***** Extracto del documento *****

Nunca pude olvidar su rostro, la última mueca de horror congelada, el orificio limpio y oscuro en la sien. Se llamaba Lourdes Margot Pellejero y tenía 41 años, era madre de dos hijos por entonces adolescentes.

Su cuerpo fue hallado en un baldío sobre el camino Las Flores, en la zona de Santiago Vázquez, al cabo de varios días de búsqueda. Su esposo, el femicida, la había abandonado allí luego de cargarla a pulso durante varios metros a campo traviesa entre los pastizales y orientándose por la antena del Sodre, visible desde varios puntos. La última discusión había sido en el interior del taxi en el que trabajaba Rafael Omar Pereira (50), el hombre que en los últimos cinco años había convertido la vida de su esposa en un infierno. Había colocado la pistola calibre 7.65 sobre la sien izquierda y luego apretó el gatillo. Más tarde, como suele corroborar la estadística, se quitó la vida con la misma arma cerca de la Tribuna América del Centenario.

"Criar una hija para que termine así, en un campo perdido y rodeada de policías, perros y caballos", comentó un agente uniformado que tenía cerca. Los dos asentimos en silencio. Todos, policías, periodistas y testigos con un nudo en la garganta rodeándola. Aquel era el final de cuatro días de búsqueda, una mañana invernal y desolada, con el final que todos sabíamos.

Por alguna razón es el caso que nunca pude olvidar. Pasó en julio del año 2000, pero cierro los ojos y todavía veo aquel rostro. Hacía apenas unos meses que había ingresado a este diario como jefe de la página policial. Durante muchos años cubrí este tipo de noticias y los casos de violencia extrema de género fueron siempre un desafío profesional. Para empezar, la mayoría de quienes trabajábamos en esas áreas informativas éramos varones. Las fuentes policiales que solíamos contactar en busca de información también lo eran. Los prejuicios de género eran el peor obstáculo con el que te tropezabas una y otra vez mientras procurabas información sobre un caso de esta naturaleza. "¿Quién puede saber lo que pasa entre cuatro paredes?", te decía más de uno, a veces en tono socarrón, como si hubiera que entender que la mujer se lo había buscado. O que alguno soltara como al pasar "¿y vos qué harías si te metieran los cuernos?". Solo un compromiso profundo con los principios de nuestra profesión puede mantener a flote a un periodista, el consuelo de aproximarse a la verdad, de mantener el respeto por esas vidas perdidas.

Los casos de violencia de género existieron siempre, claro. Pero la posibilidad de informarlos libremente y en su debida dimensión supuso un trabajo arduo para muchos periodistas, entre los que modestamente me cuento. El compromiso por informar ha sido la contribución de muchos cronistas anónimos en la lucha contra esta trágica epidemia que todavía sigue.

***** Filas extraídas *****

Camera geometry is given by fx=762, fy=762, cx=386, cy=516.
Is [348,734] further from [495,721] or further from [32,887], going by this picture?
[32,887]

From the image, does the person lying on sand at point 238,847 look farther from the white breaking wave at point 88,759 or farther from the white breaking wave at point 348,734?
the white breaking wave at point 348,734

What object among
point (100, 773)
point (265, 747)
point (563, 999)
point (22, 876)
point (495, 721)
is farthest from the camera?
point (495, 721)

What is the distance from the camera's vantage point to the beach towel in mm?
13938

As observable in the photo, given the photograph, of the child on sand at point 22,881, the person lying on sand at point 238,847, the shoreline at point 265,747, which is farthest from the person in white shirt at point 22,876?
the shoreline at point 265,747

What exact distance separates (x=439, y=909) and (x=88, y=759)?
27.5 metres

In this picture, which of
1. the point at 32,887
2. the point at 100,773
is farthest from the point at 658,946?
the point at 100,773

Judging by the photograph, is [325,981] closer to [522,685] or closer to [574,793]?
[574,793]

*****

## Qué hacer
Cambia "rostro" por "semblante" en el pasaje de la crónica sobre el femicidio que va de "Nunca pude olvidar su" a "por entonces adolescentes.", ambos incluidos, y escribe ese pasaje de nuevo con el cambio.

## Respuesta
Nunca pude olvidar su semblante, la última mueca de horror congelada, el orificio limpio y oscuro en la sien. Se llamaba Lourdes Margot Pellejero y tenía 41 años, era madre de dos hijos por entonces adolescentes.